GIVEN TASK:
Please rewrite the material below, swapping every "pom-pom" for "ball" and leaving everything else the same.

INPUT DATA:
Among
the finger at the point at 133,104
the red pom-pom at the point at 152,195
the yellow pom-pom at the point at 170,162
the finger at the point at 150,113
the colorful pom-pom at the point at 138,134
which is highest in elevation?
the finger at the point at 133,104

FINAL RESULT:
Among
the finger at the point at 133,104
the red ball at the point at 152,195
the yellow ball at the point at 170,162
the finger at the point at 150,113
the colorful ball at the point at 138,134
which is highest in elevation?
the finger at the point at 133,104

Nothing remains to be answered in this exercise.